START Text provided

Talking to a Stranger is the second single by Australian pub rock band Hunters & Collectors, released in 1982. It was the only single to be released from Hunters & Collectors debut album. The song reached number 59 on the Australian chart. "Talking to a Stranger", was released ahead of the album on 12 July, and was accompanied by a music video directed by film maker Richard Lowenstein, but it did not reach the Top 50 on the related singles chart.

Background 
Australian pub rockers Hunters & Collectors released "Talking to a Stranger" on 12 July 1982 ahead of their debut studio album, Hunters & Collectors which appeared in July.
The track was co-written by band members John Archer on bass guitar, Doug Falconer on drums, Ray Tosti-Guerra on guitar, vocals, Robert Miles on live sound, Mark Seymour on lead vocals and guitar, Greg Perano on percussion, and Geoff Crosby on keyboards. In 2013 a cover version of "Talking to a Stranger" by Birds of Tokyo appeared on the tribute album, Crucible – The Songs of Hunters & Collectors.

END Text provided

**Given exercise 1:**
Repeat, word for word, the rows from the line containing "this 732×549 image." up to and including the line containing "destroyed white pickup".
**Given exercise 2:**
Continue the text on the song "Talking to a Stranger" beyond its last sentence.
The text about the song and the rows are unrelated to each other.

START Listed records

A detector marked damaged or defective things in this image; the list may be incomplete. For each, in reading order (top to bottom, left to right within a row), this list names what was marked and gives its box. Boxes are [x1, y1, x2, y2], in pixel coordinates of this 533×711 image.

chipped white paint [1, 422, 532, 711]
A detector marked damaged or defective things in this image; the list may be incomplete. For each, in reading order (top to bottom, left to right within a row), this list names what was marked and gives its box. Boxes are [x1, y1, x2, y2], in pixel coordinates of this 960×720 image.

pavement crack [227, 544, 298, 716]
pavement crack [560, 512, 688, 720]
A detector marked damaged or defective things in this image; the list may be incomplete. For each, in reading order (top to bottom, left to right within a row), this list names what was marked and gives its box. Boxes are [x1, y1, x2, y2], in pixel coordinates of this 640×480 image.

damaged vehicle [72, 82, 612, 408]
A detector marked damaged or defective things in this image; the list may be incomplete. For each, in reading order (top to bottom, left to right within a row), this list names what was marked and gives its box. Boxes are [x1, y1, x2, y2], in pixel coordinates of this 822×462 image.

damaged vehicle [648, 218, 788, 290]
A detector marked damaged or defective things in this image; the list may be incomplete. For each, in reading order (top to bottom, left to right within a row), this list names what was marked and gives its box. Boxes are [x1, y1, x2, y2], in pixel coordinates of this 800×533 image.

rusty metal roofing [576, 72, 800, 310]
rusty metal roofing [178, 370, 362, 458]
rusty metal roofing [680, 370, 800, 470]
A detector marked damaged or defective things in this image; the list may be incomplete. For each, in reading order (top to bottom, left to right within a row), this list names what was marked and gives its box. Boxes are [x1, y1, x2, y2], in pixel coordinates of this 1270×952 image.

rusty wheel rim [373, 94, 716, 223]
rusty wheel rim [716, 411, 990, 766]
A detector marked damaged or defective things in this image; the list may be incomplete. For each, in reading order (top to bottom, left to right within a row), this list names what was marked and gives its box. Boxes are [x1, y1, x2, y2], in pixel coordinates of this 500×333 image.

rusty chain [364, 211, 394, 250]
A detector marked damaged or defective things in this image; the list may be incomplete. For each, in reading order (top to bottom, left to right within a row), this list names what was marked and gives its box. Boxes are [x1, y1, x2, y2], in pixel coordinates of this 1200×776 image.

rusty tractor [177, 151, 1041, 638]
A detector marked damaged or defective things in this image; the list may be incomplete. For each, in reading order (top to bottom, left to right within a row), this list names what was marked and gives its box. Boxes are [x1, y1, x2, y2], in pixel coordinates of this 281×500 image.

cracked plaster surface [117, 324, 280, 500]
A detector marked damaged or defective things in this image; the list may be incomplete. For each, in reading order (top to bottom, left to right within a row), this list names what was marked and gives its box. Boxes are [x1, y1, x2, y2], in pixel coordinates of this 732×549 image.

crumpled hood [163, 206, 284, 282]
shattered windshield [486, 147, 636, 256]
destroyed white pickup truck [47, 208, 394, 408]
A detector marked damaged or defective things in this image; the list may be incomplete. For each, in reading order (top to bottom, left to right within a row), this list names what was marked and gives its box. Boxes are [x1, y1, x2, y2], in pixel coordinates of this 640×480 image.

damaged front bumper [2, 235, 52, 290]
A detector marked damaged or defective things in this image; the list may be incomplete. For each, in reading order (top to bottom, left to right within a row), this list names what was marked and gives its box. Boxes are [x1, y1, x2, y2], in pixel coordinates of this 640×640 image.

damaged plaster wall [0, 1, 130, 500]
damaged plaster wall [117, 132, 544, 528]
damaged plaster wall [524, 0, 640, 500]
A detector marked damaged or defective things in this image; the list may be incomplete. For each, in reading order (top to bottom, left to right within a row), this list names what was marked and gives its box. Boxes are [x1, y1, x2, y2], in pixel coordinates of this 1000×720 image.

END Listed records

**Exercise answer 1:**
A detector marked damaged or defective things in this image; the list may be incomplete. For each, in reading order (top to bottom, left to right within a row), this list names what was marked and gives its box. Boxes are [x1, y1, x2, y2], in pixel coordinates of this 732×549 image.

crumpled hood [163, 206, 284, 282]
shattered windshield [486, 147, 636, 256]
destroyed white pickup truck [47, 208, 394, 408]

**Exercise answer 2:**
Reception
At the 1982 Countdown Music Awards, the song was nominated for Best Debut Single.

Named by Double J as one of the best debut singles of all time, they said, "following in the footsteps of Germany's Krautrock pioneers. With huge horns and metallic percussion, Hunters & Collectors showed few signs of emerging beyond Melbourne's underground. With their debut single soon after, it appeared nothing would change. It was a seven-and-a-half-minute epic with jagged guitars, a thundering rhythm, a barking vocal, and an opening line nicked from Charles Baudelaire."

Track listing

Personnel 
Hunters & Collectors members
 John Archer – electric bass
 Geoff Crosby – keyboards
 Doug Falconer – drums
 Robert Miles – live sound, art director
 Greg Perano – percussion
 Mark Seymour – guitar, lead vocals
 Ray Tosti-Guerra – guitar, vocals

Charts

References

External links 
 Video of "Talking To A Stranger"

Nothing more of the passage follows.